There has been a spurt in cyber attacks in the last few months. But, hackers are not using any new arsenal to sneak into a victim’s computer network. The time-tested weapon wherein a hacker sends an email with malicious file, enticing the victim to click on it to gain entry into his or her network.
“It is like burglars gaining access to victims’ homes by walking through the front door,” Sundar Balasubramanian, Managing Director of Check Point Software Technologies (India and SAARC), has said.
“Over 70 per cent of the malicious files in India were delivered via email in the last 30 days,” he said, quoting Check Point’s Intelligence Report on India.
The top malware in India is Emotet, an advanced, self-propagating, and modular Trojan, which distributes other malware or malicious campaigns. “It can be spread via phishing spam emails, containing malicious attachments or links. With the growing sophistication of these new malware within emails, such phishing attacks will just escalate,” he cautioned.

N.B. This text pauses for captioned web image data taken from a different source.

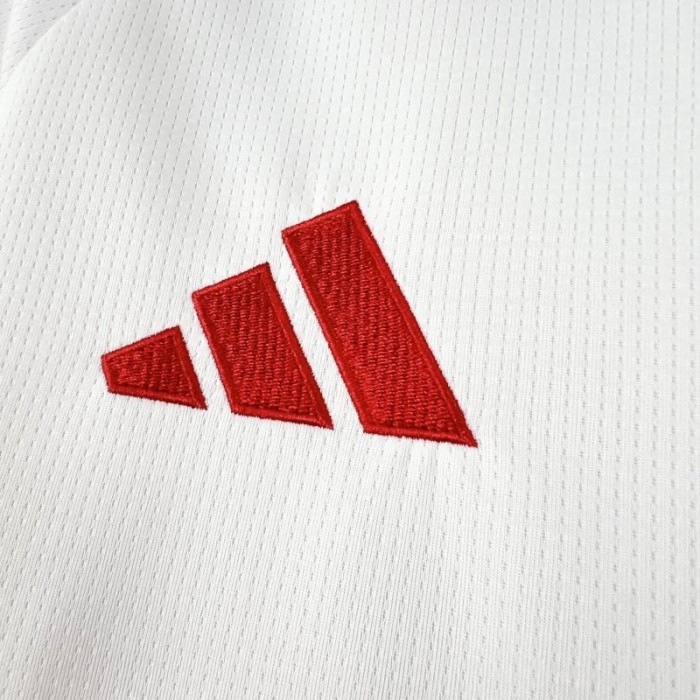 2026/27 Mens Flamengo Away Jersey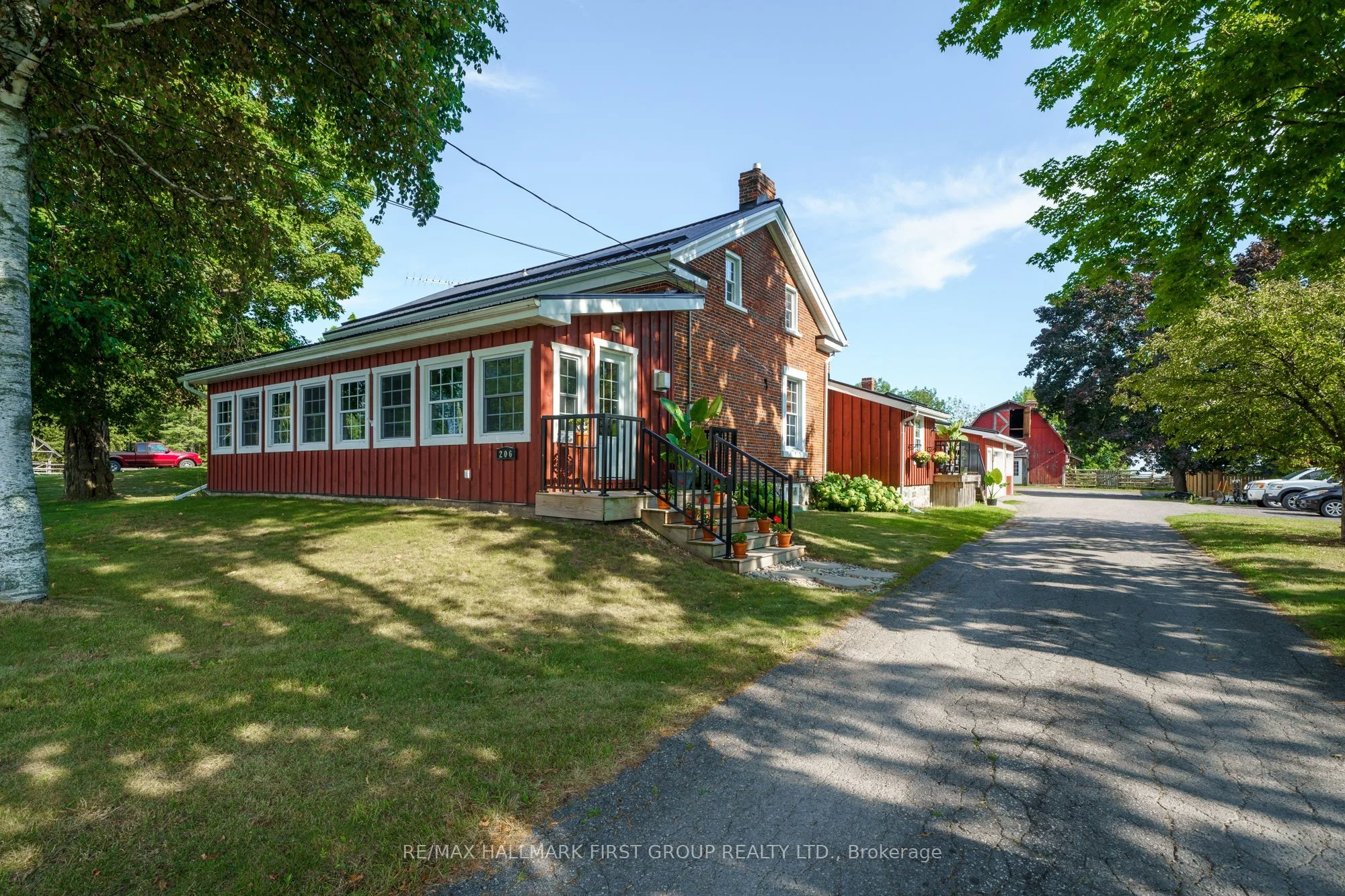 206 King Street E, Cramahe, On K0k 1s0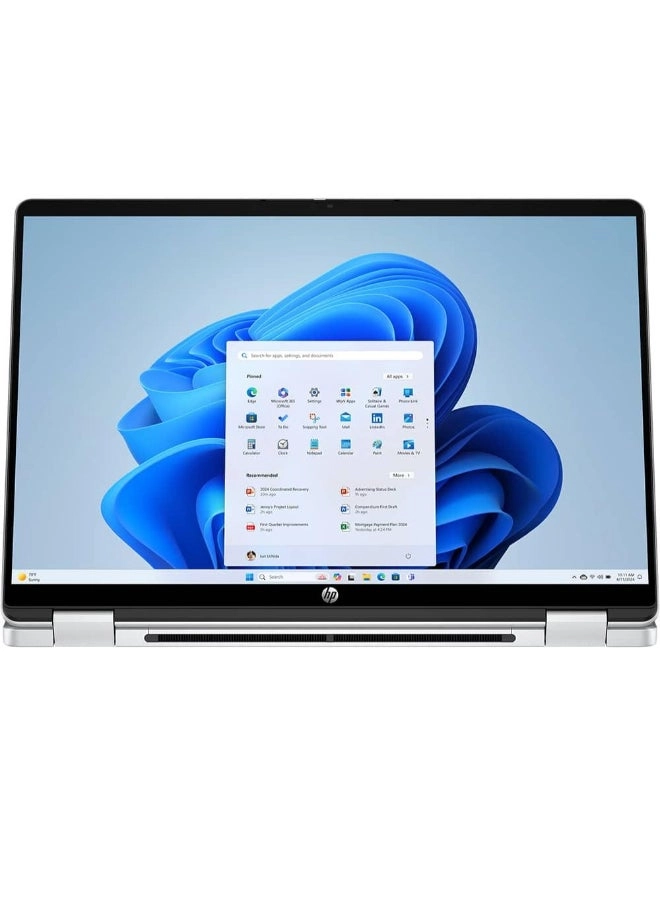 OmniBook 5 Flip 150U - 14'' Core 7-150U 24GB DDR5 1TB SSD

He pointed out that Microsoft Office documents have been people’s digital front doors.
“Almost all of us will have used Office docs at some point. Everyday, thousands of emails are exchanged with these types of documents attached. We don’t even question their source, keeping the digital doors ajar,” he felt.

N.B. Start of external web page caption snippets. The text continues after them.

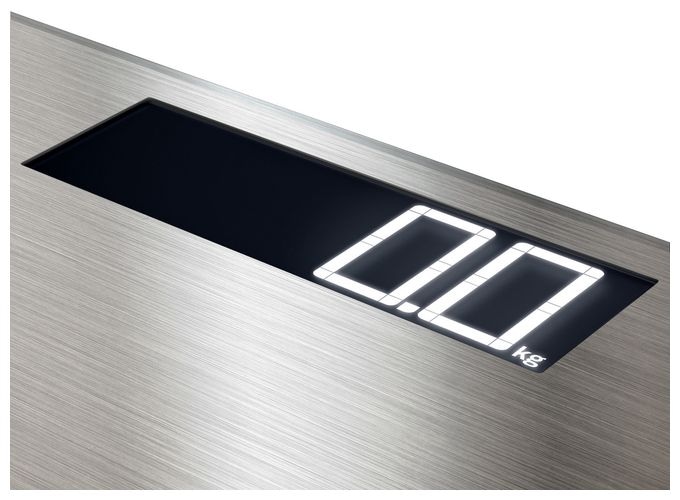 Elektronische Personenwaage bis 180 kg 63867 Style Sense Safe 300 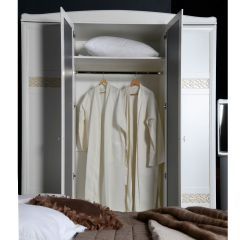 КЛАУДИ КД14 Шкаф для одежды в Ревде - revda.mebel24.online | фото 3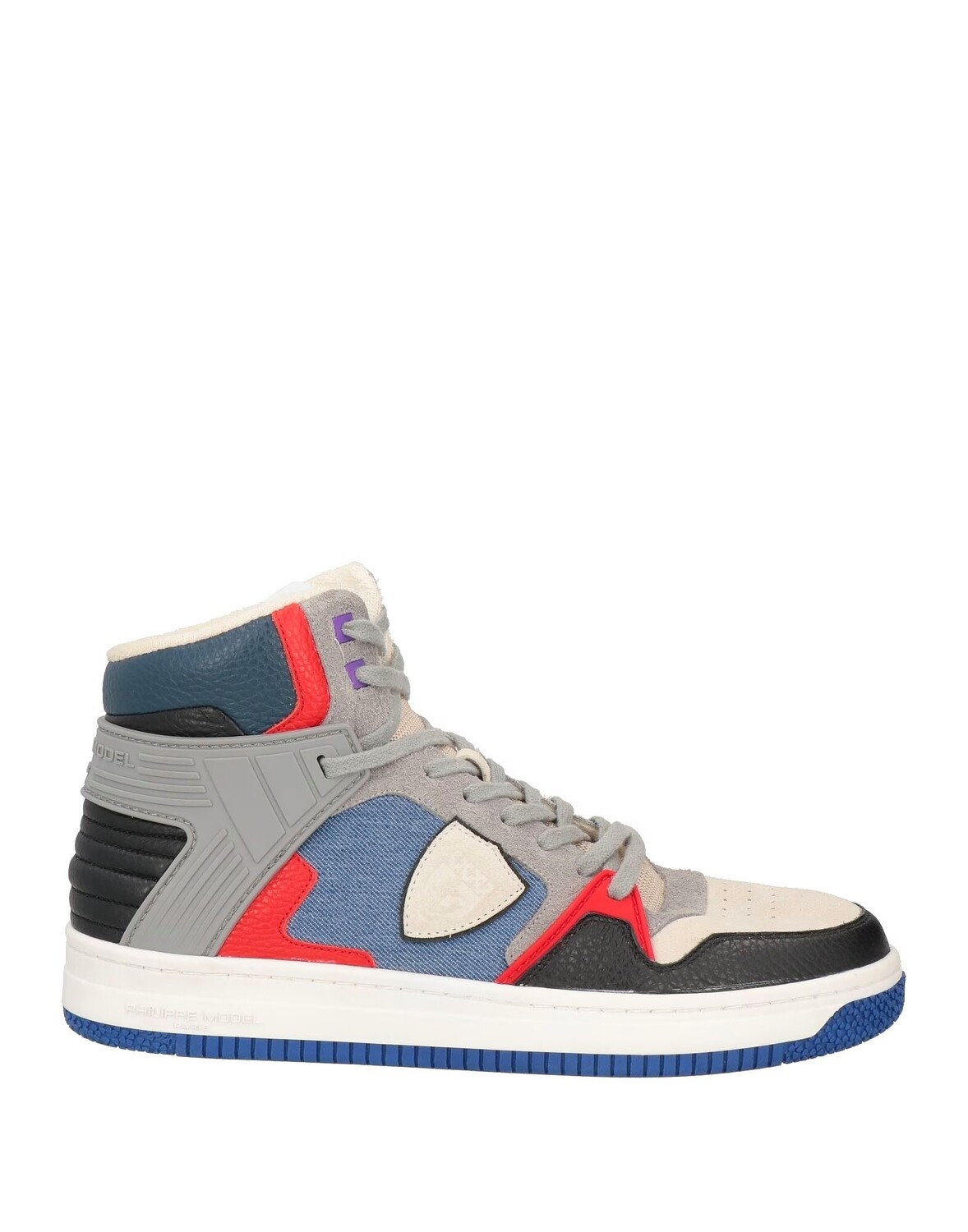 Кеды Philippe Model, бежевый
Кеды Philippe Model, бежевый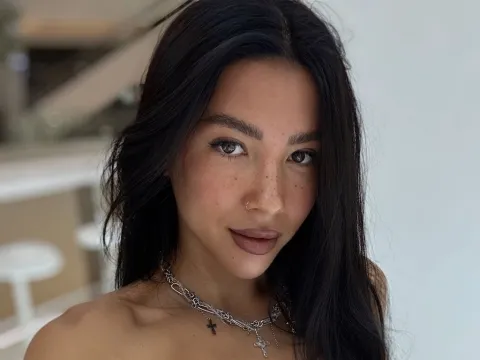 list live sex model MiaNoahr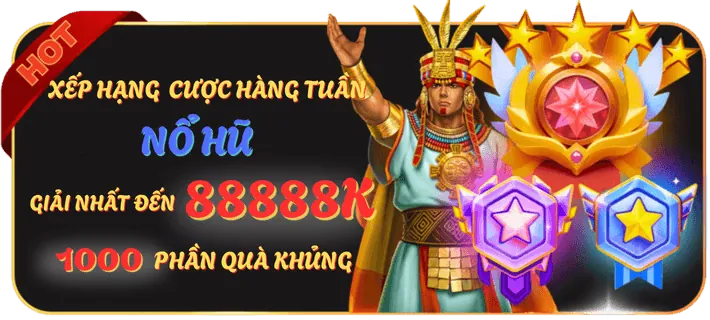 Hình ảnh tiền thưởng chào mừng dành cho người chơi mới tại K9CC Bắn Cá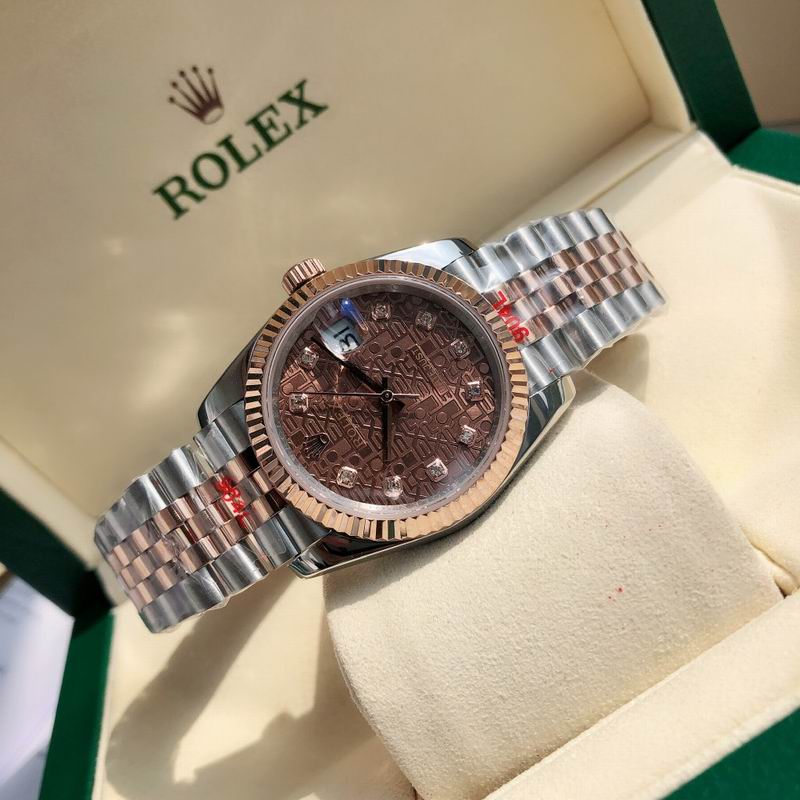 Rolex 36mm 64-Date Just (4)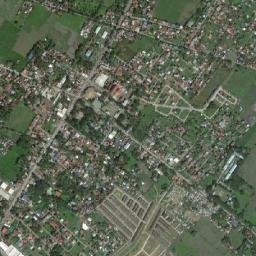 Leganes map(satellite map)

The malicious use of Microsoft docs occurs so frequently that they even have their own name – maldocs. Cybercriminals create such maldocs using a process called Office macros.
Implications
What do these email infection chains mean for your business? Office macros are special purpose programmes that have been used by cybercriminals to deliver malware via email attachments for years. “Security companies have been fighting the practice for years, but it was always clear that the key to preventing macro abuse lies in the hands of Microsoft itself,” he felt.
By January 2022, as much as 61 per cent percent of all malicious payloads attached to emails sent to Check Point’s clients were xlsx, xlsm, docx, doc, ppt, and other document types.

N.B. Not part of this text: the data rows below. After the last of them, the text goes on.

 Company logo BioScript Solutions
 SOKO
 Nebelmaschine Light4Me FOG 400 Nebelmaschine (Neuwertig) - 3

“Our Check Point ThreatCloud latest figures show that Excel files alone make up 49 per cent of all malicious files received by email. Typically, a carefully, socially engineered email carrying an Excel file with a malicious macro is the weapon of choice for unsophisticated actors, as well as top notch APT (advanced persistent threat) groups,” he pointed out.
Social engineering
Balasubramanian wanted the organisations to sensitise their employees on various social engineering techniques that cybercriminals employ to lure them into a scam.
“Cybercriminals will often send a simple email that does not contain any malware but impersonates someone you know just to get into conversation with you. Then, after gaining your trust, the malicious file will be sent,” he observed.
“It may no longer be an Office document or .exe file but a .iso or PDF or infection chains that combine different file types. This user education is one of the most important parts of an effective cybersecurity strategy,” he felt.